L'un des plus grands - et prolifiques - écrivains du 20ème siècle est, selon moi, M. Raymond Bradbury, auteur, entre autres merveilles des "Chroniques martiennes" et de l'irremplaçable "Farenheit 451", mis en images par François Truffaud.
Ce livre dont j'ai déjà parlé est en tous points prémonitoire de l'assaut général contre la culture et la connaissance.

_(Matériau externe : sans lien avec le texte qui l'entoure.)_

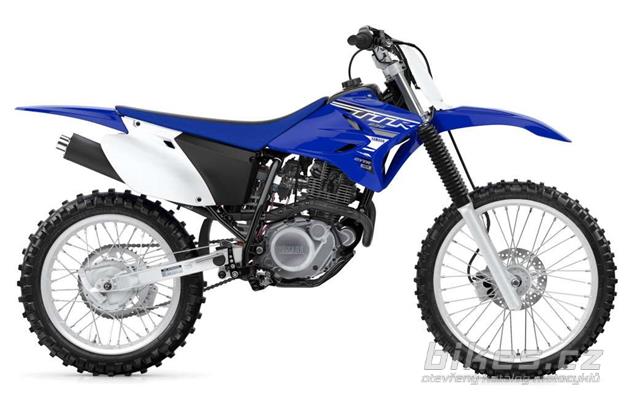 Yamaha TT-R 230
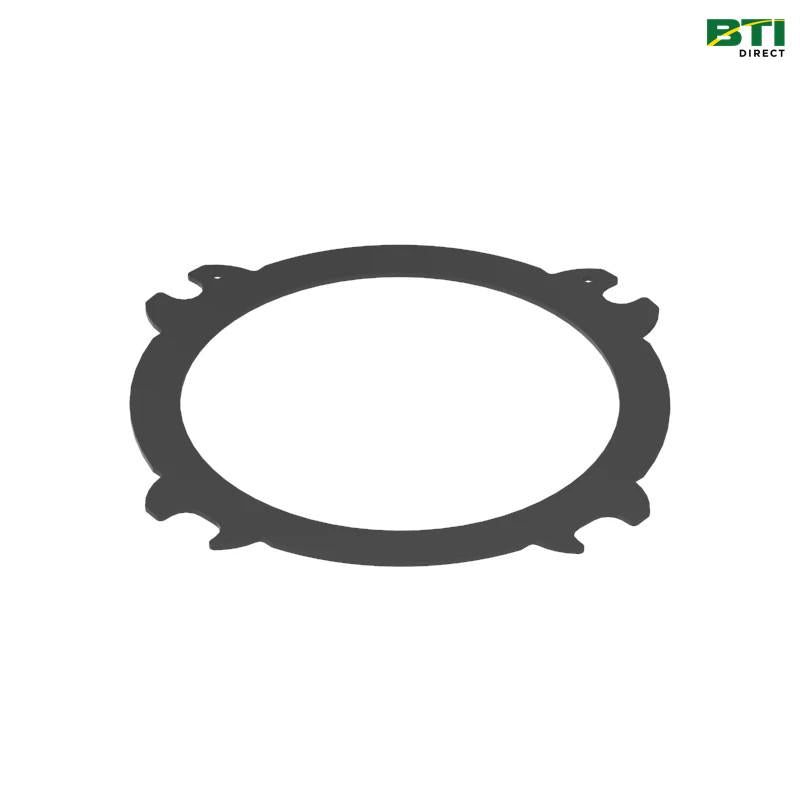 R216291: PowrQuad™ Transmission Planetary Brake Clutch Plate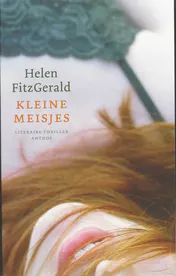 Omslag van Kleine meisjes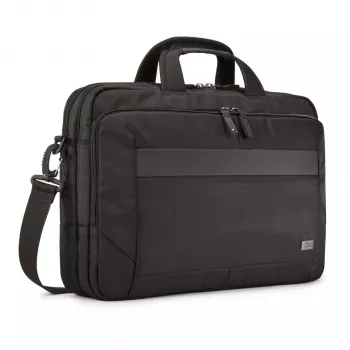 Case Logic Notion NOTIA116 juodas 39,6 cm (15,6 col.) portfelis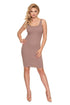 Robe de jour model 156925 PeeKaBoo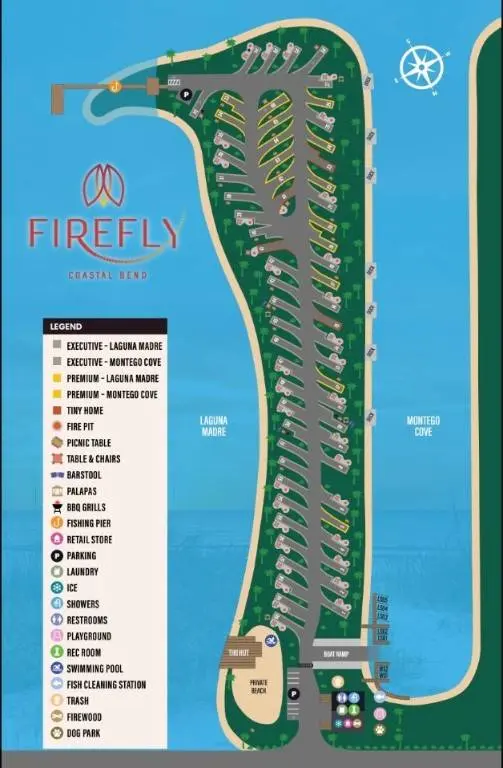 101 Caribbean Dr Unit #6, Corpus Christi, TX 78418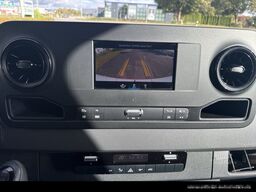 MERCEDES-BENZ Sprinter 215 CDI FWD AHK/KAMERA/KLIMA Navi/Klima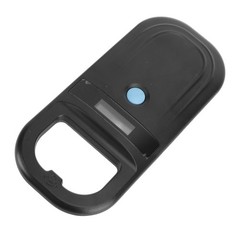 Portable Animal ID Reader Rechargeable 134.2KHz Pet Microchip Scanner Reader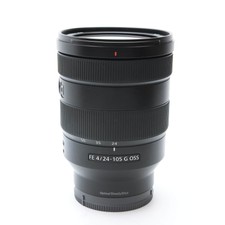 Sony FE 24-105mm F/4 G OSS Lens (SEL24105G) for sale online | eBay 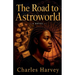 The Road to Astroworld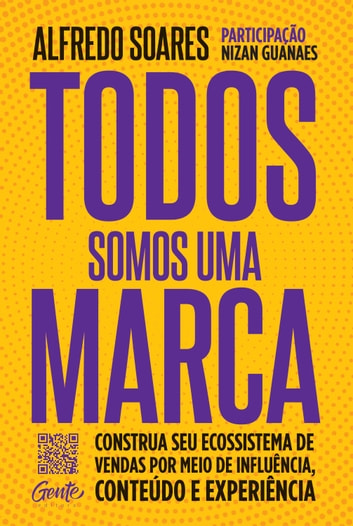 Download PDF 'Todos Somos uma Marca' por Alfredo Soares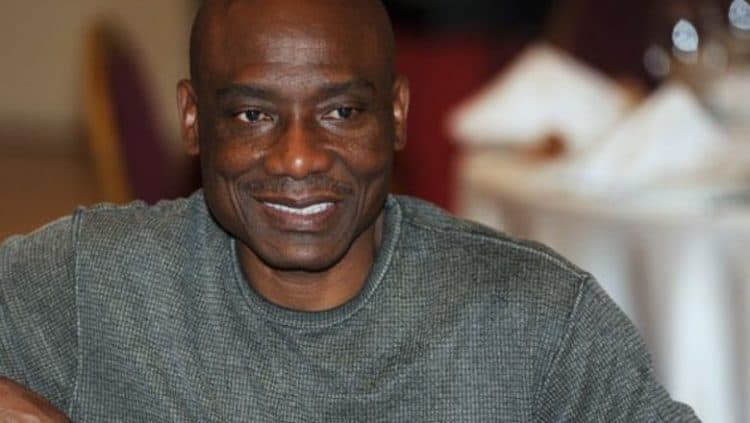 Joseph Antoine Bell, ancien international camerounais : « A la coupe du monde, on n’a pas le droit de faire le Ramadan » - wiwsport Joseph Antoine Bell, ancien international camerounais : « A la coupe du monde, on n’a pas le droit de faire le Ramadan » - wiwsport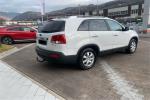 KIA SORENTO 2.2 - Km 177000 -  9500,00 - Clicca per ingrandire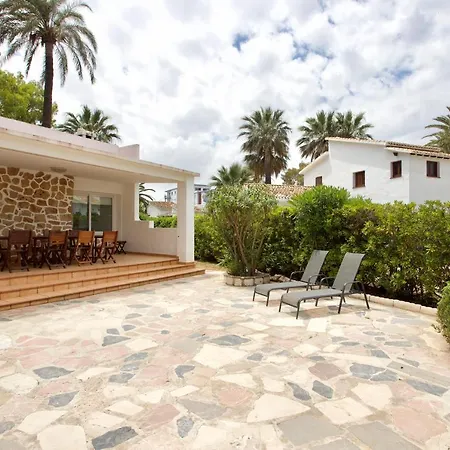 Urbanización El Oasis, 20 En 1ª Línea Playa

En trois mots, c'est l'histoire de la révolte d'un pompier dont la mission consiste à brûler les livres pour garder sous contrôle un monde dont nous approchons dangereusement.

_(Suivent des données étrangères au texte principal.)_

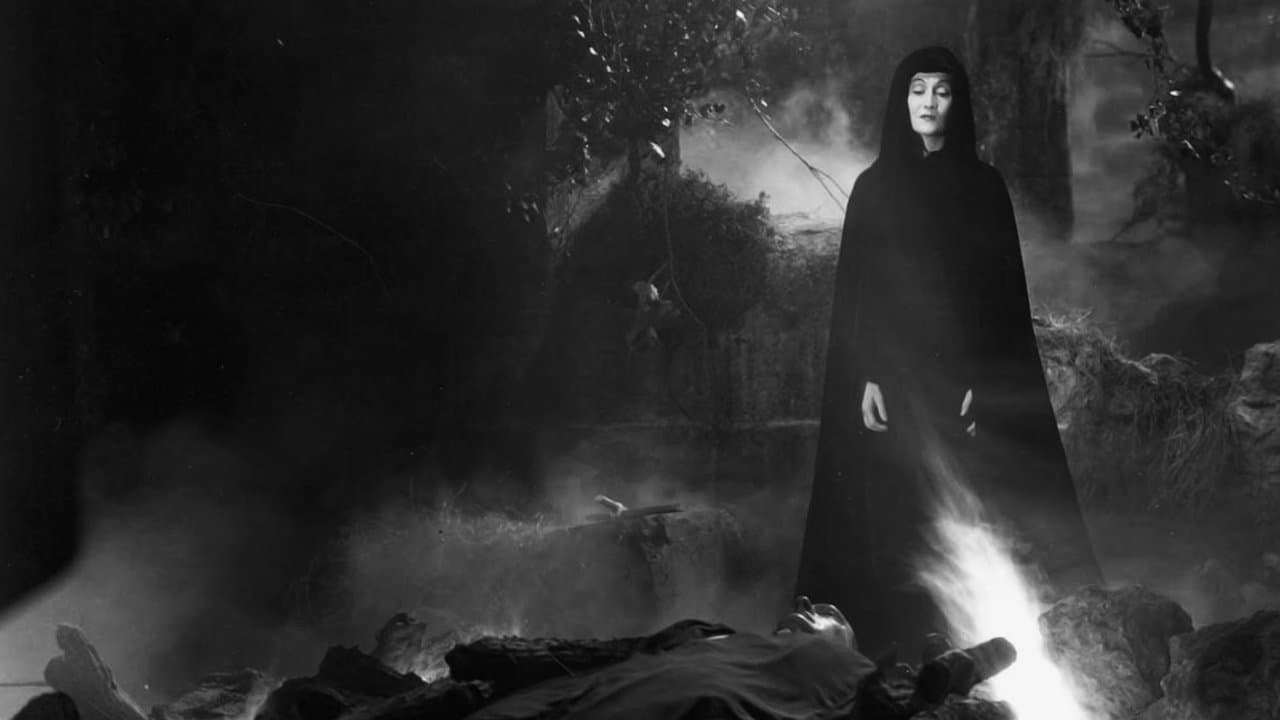 Backdrop – Draculas Tochter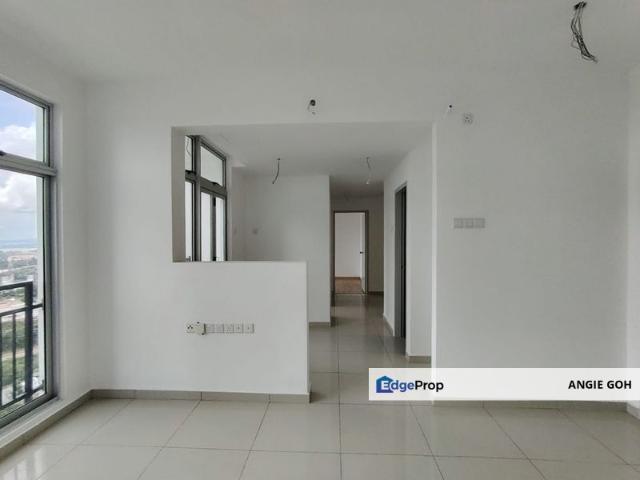 Condominium for sale in Pasir Gudang, Johor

Si nous n'en sommes pas encore parvenus à ce point, l'analphabétisme galopant, la débilité audiovisuelle et l'acculturation forcée en préparent la voie.

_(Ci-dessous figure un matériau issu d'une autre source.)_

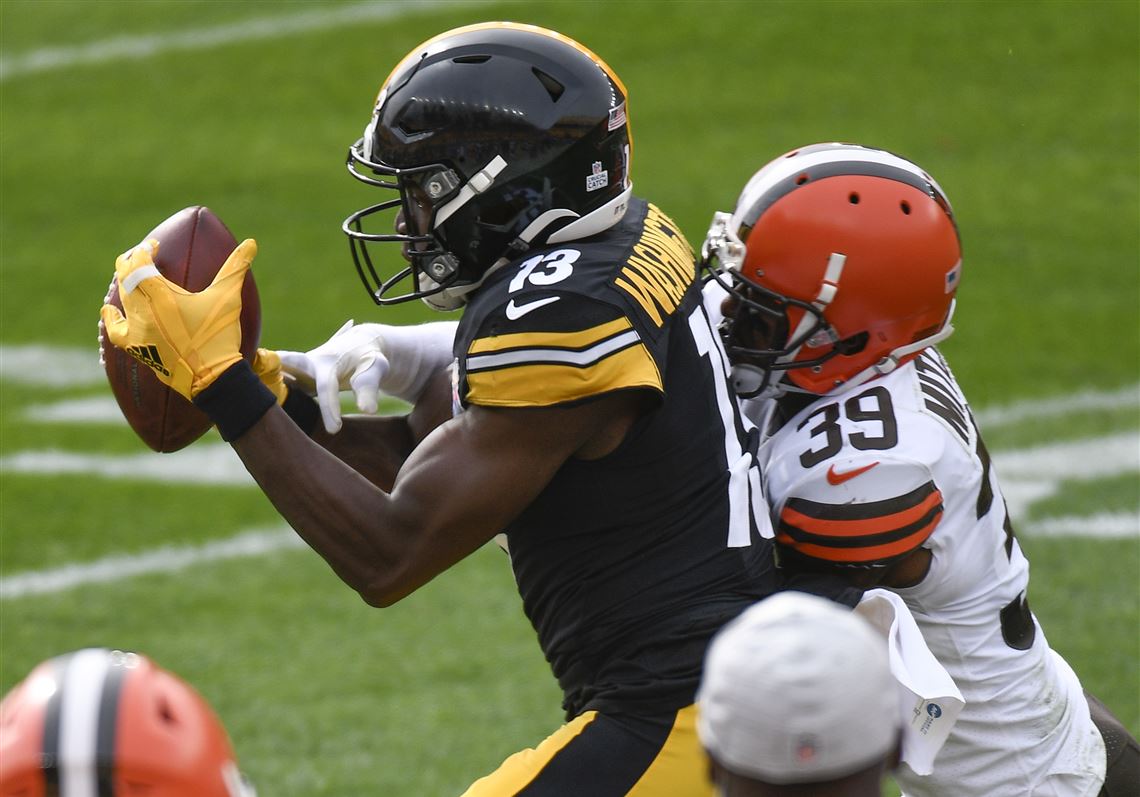 Steelers vs Browns: 2 huge win streaks on the line for Pittsburgh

Si nous n'en sommes pas là, nous voici par contre sur le point de perdre une autre liberté fondamentale, fondamentale comme aucune autre, touchant à l'être même de l'homme : la liberté de produire ou de récolter sa propre nourriture, ce qui est une communion libre avec le monde où nous existons.
Les progrès constants, malgré quelques revers de Monsanto sur le front américain, le jugement inique - autant dire purement satanique - de la cour de justice (le tout en minuscules) européenne, condamnant Kokopelli et rejetant par là même le droit des hommes à disposer d'eux-mêmes sont autant de victoires de l'immonde saloperie en marche.
Les résistants de Bradbury apprenaient des livres par coeur, afin de pouvoir les dire autour des feux qui les rassemblaient, fugitifs pourchassés. Cela est encore possible. Je ne sais aucun livre par coeur, certes, mais je suis capable d'enseigner des jeunes des heures durant, et certains le recherchent. Sur ce front, l'espoir demeure, pour un peu de temps.
Mais comment lutter contre le monstre qui veut nous nourrir de force de déchets du pétrole comme des porcs industriels ?
En faisant provision de graines non stériles, en continuant d'en semer et d'en récolter les graines tant que ce sera possible. En apprenant à reconnaître les plantes sauvages comestibles ou curatives. Ces connaissances peuvent être oralement transmises. Je sais que des directives ont été données aux services de gendarmerie afin d'arrêter les cueilleurs de psilocybes.
On peut donc s'attendre à ce que tout cueilleur d'orties, de grande berce ou de pissenlits soit tôt ou tard appréhendé ou dilacéré par une foule hurlante.
Restera alors encore moyen de jeter dans la nature, les fossés, les talus, les berges des ruisseaux des graines d'amarante ou de n'importe quelle plante rebelle, ne serait-ce que pour leur donner une chance de s'accrocher et de se faire de nouvelles niches pour un avenir insondable.
Face à la terreur qui s'annonce, voir au delà.
Et, si rien de tout cela n'est plus possible, accepter.
Car la fermeture de toutes les portes extérieures ne peut pas et ne doit pas suffire à nous effrayer.
Il reste à ouvrir les portes qui, en nous,loin de cet enfer, ouvrent sur la liberté et la Présence qu'aucun fauve, même le plus démoniaque et le plus technologique, ne pourra jamais nous enlever, car sur ce terrain nouveau, aucune méchanceté, aucune haine, aucun calcul ne pourront nous suivre.
C'est peut-être comme cela et à cet endroit que se séparent ceux que le Christ appelait "les doux" des furieux : là où certains découvrent une passerelle vers un nouveau monde, les autres ne voient rien et restent enchaînés à leur violence toujours inassouvie.